Xeloda Maintenance Versus BSC in Metastatic Colorectal Cancer
Status:
Terminated
Trial end date:
2014-09-01
Target enrollment:
Participant gender:
Summary
Colorectal cancer (CRC) accounts for 10% to 15% of all cancers and is the second leading
cause of cancer deaths in Western countries. Approximately half of all patients develop
metastatic disease and become candidates for the palliative chemotherapy which has been
proved to prolong survival and improve quality of life (QOL) in patients with metastatic CRC.
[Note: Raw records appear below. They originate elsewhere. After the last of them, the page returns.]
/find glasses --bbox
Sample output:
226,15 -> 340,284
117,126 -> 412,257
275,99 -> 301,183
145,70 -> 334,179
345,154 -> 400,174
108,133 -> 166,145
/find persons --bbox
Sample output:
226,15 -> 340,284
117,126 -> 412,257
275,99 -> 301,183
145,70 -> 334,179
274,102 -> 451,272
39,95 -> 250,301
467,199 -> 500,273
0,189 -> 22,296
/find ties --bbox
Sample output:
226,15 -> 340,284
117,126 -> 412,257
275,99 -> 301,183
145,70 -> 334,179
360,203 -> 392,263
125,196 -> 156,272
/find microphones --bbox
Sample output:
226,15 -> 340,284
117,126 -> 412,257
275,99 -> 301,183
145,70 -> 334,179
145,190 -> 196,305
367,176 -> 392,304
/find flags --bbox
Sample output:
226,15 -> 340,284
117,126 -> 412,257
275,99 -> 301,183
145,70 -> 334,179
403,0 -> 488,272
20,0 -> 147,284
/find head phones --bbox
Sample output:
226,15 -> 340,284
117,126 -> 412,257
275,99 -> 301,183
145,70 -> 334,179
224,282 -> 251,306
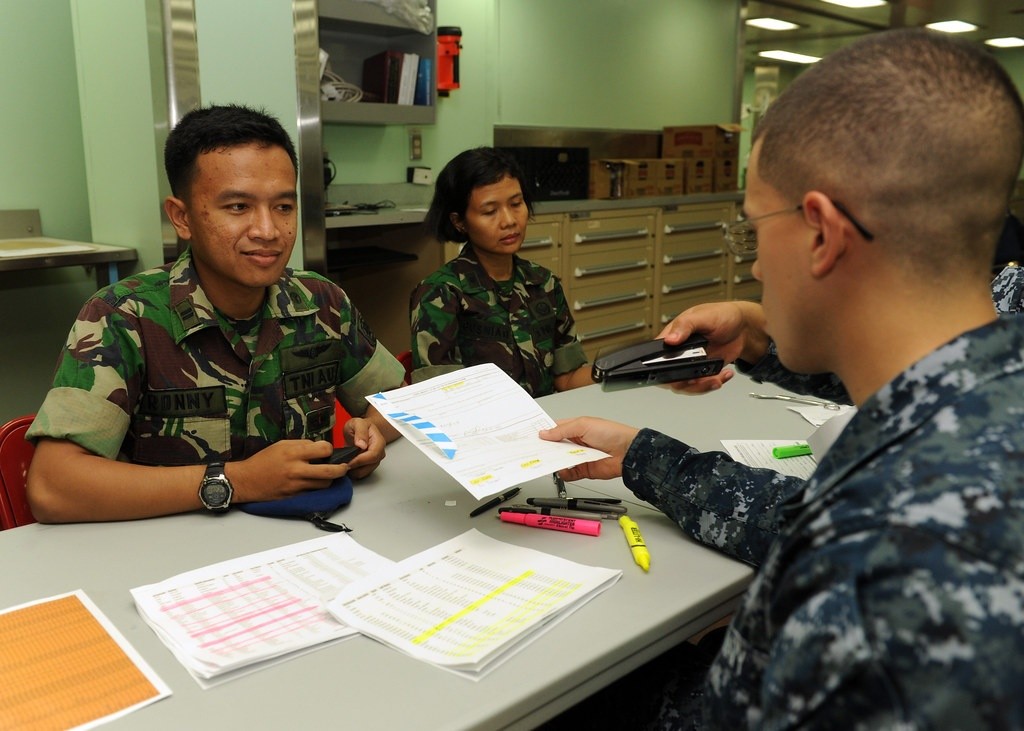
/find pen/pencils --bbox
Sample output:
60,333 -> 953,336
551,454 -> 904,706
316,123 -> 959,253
470,486 -> 522,518
750,391 -> 824,409
498,471 -> 627,519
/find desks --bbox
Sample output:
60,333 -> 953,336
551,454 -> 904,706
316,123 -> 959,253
1,237 -> 138,290
1,363 -> 855,731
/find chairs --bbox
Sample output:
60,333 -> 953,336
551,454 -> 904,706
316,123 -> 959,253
2,415 -> 44,530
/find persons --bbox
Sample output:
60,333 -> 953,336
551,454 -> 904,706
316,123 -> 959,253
409,147 -> 599,398
539,30 -> 1024,731
26,106 -> 408,526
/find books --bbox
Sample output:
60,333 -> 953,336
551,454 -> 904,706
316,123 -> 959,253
361,48 -> 431,107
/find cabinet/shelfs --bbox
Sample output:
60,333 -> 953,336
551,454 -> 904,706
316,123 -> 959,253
316,0 -> 437,126
515,187 -> 767,368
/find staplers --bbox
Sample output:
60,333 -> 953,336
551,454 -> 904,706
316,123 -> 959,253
590,337 -> 727,391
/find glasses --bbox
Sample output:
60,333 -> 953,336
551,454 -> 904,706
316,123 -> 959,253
721,199 -> 874,256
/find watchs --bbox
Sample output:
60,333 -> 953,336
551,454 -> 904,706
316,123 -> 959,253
197,461 -> 235,516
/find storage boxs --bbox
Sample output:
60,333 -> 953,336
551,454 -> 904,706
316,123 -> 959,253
589,124 -> 743,199
495,145 -> 590,202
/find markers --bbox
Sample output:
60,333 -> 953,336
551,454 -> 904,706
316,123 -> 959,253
618,515 -> 654,574
770,443 -> 812,459
499,512 -> 602,536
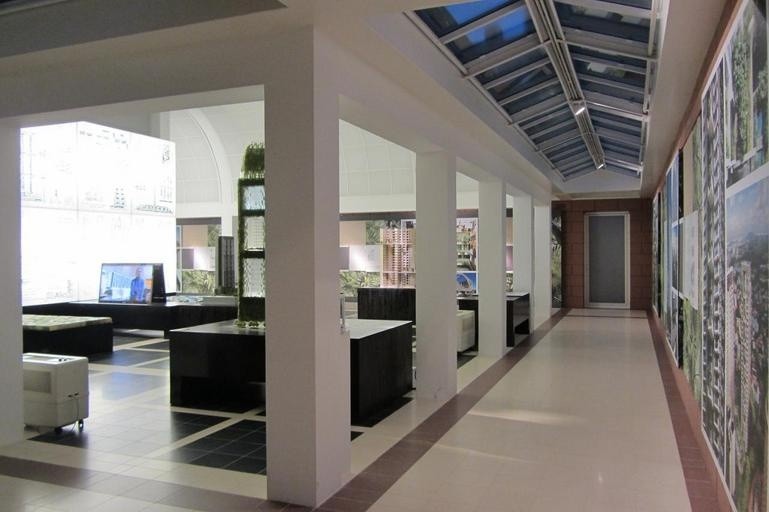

The most active chemotherapy regiments include oxaliplatin or irinotecan combined with
fluoropyrimidines.
With overall survival in metastatic CRC nowadays routinely around 2 years, the same intensity
of therapy can hardly be maintained throughout the course of therapy. The continuum of care
therefore mandates changes in therapy, with treatment breaks or phases of less-intensive
maintenance therapy interspersed with periods of more-intensive therapy to control tumor
progression. Thereby, chemo-holidays conceivably reduce the cumulative toxicities of
chemotherapy, potentially prevent the unplanned, premature discontinuation of therapy,
preserve the ability to administer further phases of therapy, potentially maximize the time
on therapy, reduce cost, and could increase QOL for patients. Several trials have tested the
influence of chemo-holidays on patient outcome, with various rules on when to stop which
component of antitumor therapy as follows; 1) Completely stopping all therapeutic agents,
giving patients a completely chemotherapy-free interval (OPTIMOX-2, GISCAD), or 2) Stopping
only those agents associated with significant (cumulative) toxicity while continuing other
agents as maintenance therapy (OPTIMOX-1, Combined Oxaliplatin Neurotoxicity Prevention Trial
[CONcePT]).
Therefore, we'd like to test if capecitabine maintenance after 8 cycles of capecitabine
combine with oxaliplatin (XELOX) could prolong progression-free survival without
deterioration of QOL and toxicities in patients metastatic CRC.